Kev.......we all know that Colnago make all kinds of different paint scheme, some you like and some you don't. Beauty is in the eye of the beholder! Personally, I love the C50 frame and can appreciate all the various colours.


----------



## Karbon Kev (Sep 7, 2009)

But out of all the many colourschemes for this model, you choose this one. I don't understand it. Can you not get decent images of the better colourschemes or something?

It hardly shows off the C50 in it's best form.


----------



## Salsa_Lover (Jul 6, 2008)

bring some LX10s or AD10s into the mix, or even STXX


----------



## nicensleazy (Aug 3, 2008)

If people would like to send in a nice gallery of Colnago photos, please feel free!


----------



## Salsa_Lover (Jul 6, 2008)

check out this post

https://forums.roadbikereview.com/showpost.php?p=130480&postcount=17


----------



## SPINDAWG (Aug 24, 2003)

*great example.*

bella!


----------



## fabsroman (Jul 14, 2006)

Hey now, I have the Cristallo in NS03 and an Arte in NS03. I like the paint scheme.
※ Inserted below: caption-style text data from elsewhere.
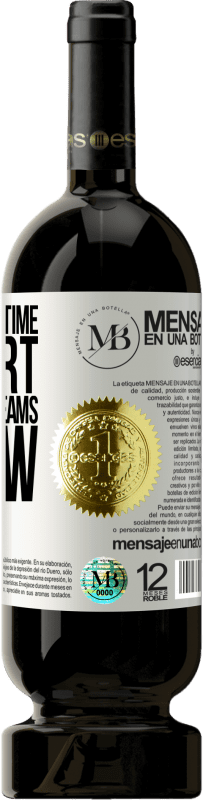 «The perfect time to start fulfilling dreams is now» Premium Edition MBS® Reserva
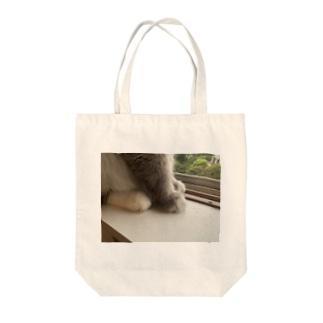 もふもふの奴のあんよ Tote bags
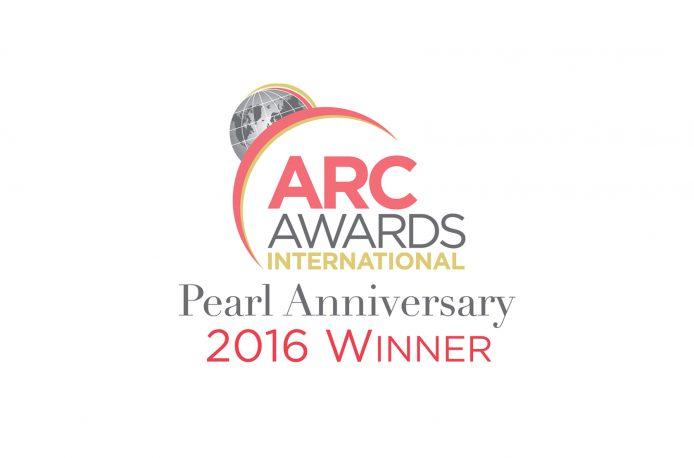 ARC Awards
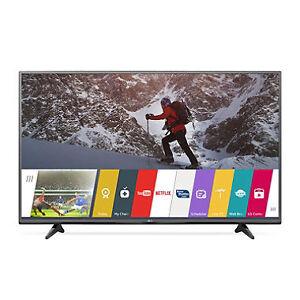 "LG 65UF6450 65"" 120HZ 4K SMART ULTRA  HD LED TV TVCENTER.CA SALE"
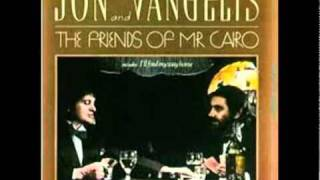 Jon and Vangelis - Outside of This(Inside of That)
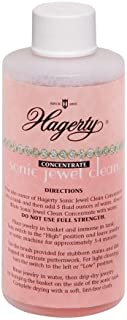 Hagerty 6-Ounce Ultrasonic Jewelry Cleaner Concentrate, Red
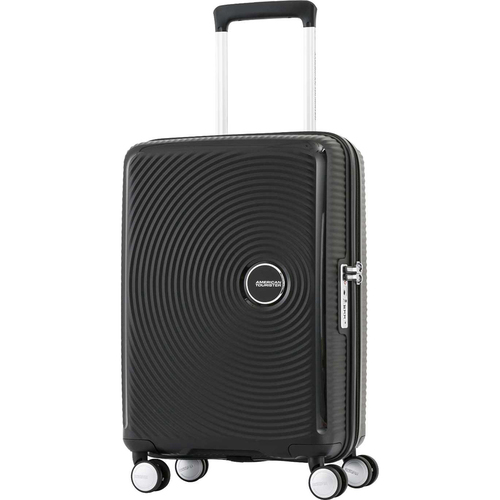 American Tourister 29` Curio Hardside Spinner Luggage, Black - Open Box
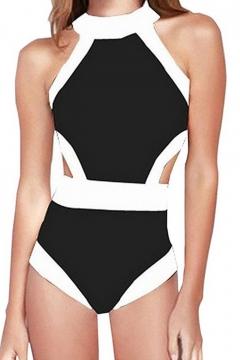 New Fashion Color Block Round Neck Open Back One Piece Swimwear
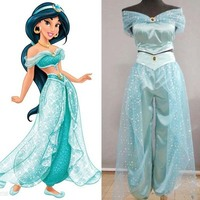Adult Girl Aladdin S Lamp Jasmine Costume Dresses In Indian Princess Costumes For The Halloween Party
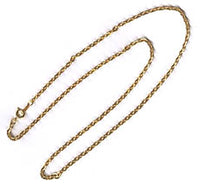 Gold Plated Chain 24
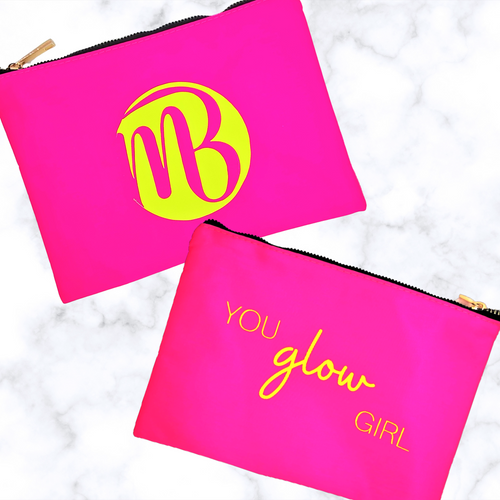 Buy online high quality The MVMNT Neon Make Up Bag - The Movement Boutique - Kelowna
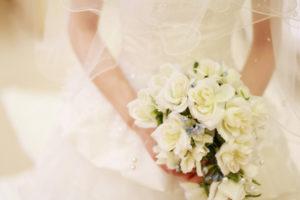 恋愛運アップのイメージ・花嫁のブーケ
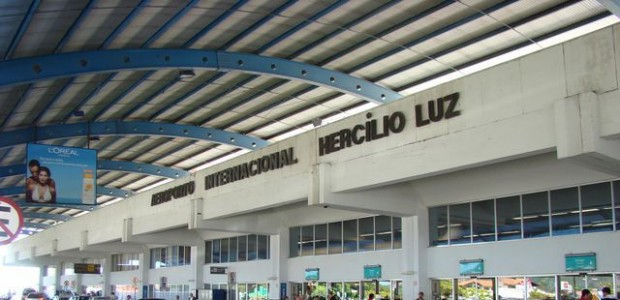 Aeroporto de Florianópolis ganhará novo terminal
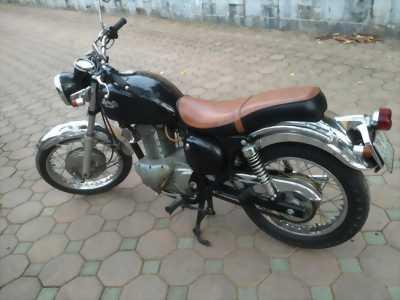 Bán xe moto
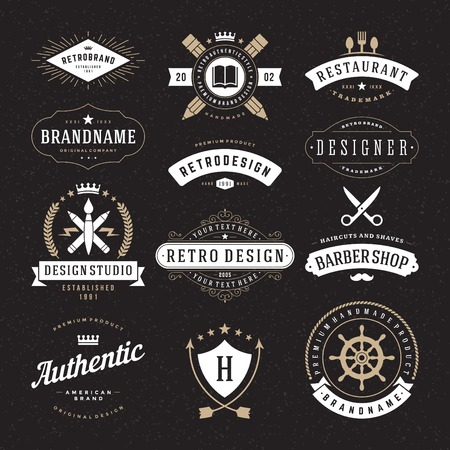 shield: Retro Vintage Insignias or icon types set. Vector design elements, business signs, identity, labels, badges and objects.
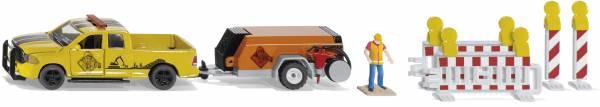 RAM 1500 met compressor trailer SIKU (3505)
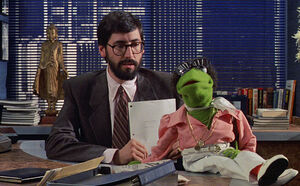 TMTM-JohnLandis-and-Kermit
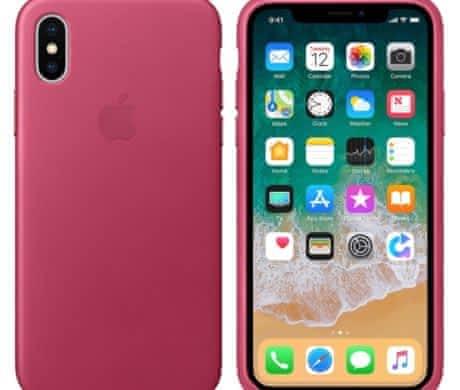 Kožený kryt na iPhone X/XS, fuchsiový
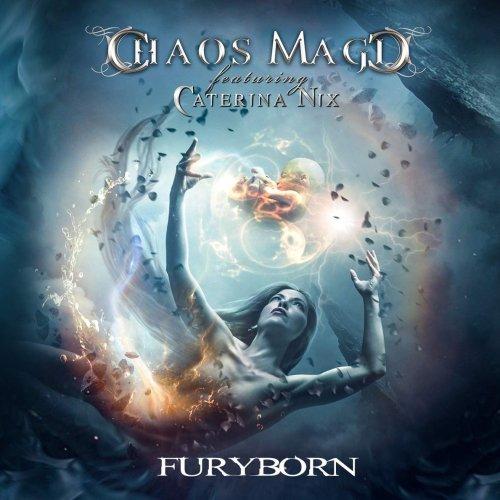 Chaos Magic feat. CATERINA NIX - Furyborn (2019)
Of course, my C50 is ST01.


----------



## Salsa_Lover (Jul 6, 2008)

too many spacers on that C50


----------



## fabsroman (Jul 14, 2006)

Salsa_Lover said:


> too many spacers on that C50


Yeah, those pics were taken before I even road the bike which was last September. Since then, the steerer tube has been cut down another 1/2" to 3/4" and I have removed 7.5mm of spacers underneath the stem. When I get some time, I am going to remove another 7.5mm of spacers below the stem. I left myself as much room as possible for adjustments on the steerer tube so that I could make sure I set the bike up right for me without having to shell out $800 for a new fork.


----------



## PlatyPius (Feb 1, 2009)

The Geo paint job makes me happy. I always liked that one. And the old Mapei team colours from the late 90s/early 2000s.


----------



## Salsa_Lover (Jul 6, 2008)

fabsroman said:


> Yeah, those pics were taken before I even road the bike which was last September. Since then, the steerer tube has been cut down another 1/2" to 3/4" and I have removed 7.5mm of spacers underneath the stem. When I get some time, I am going to remove another 7.5mm of spacers below the stem. I left myself as much room as possible for adjustments on the steerer tube so that I could make sure I set the bike up right for me without having to shell out $800 for a new fork.



read this fabs, about how a Colnago frame should be fitted and why

http://redkiteprayer.com/?p=1148


----------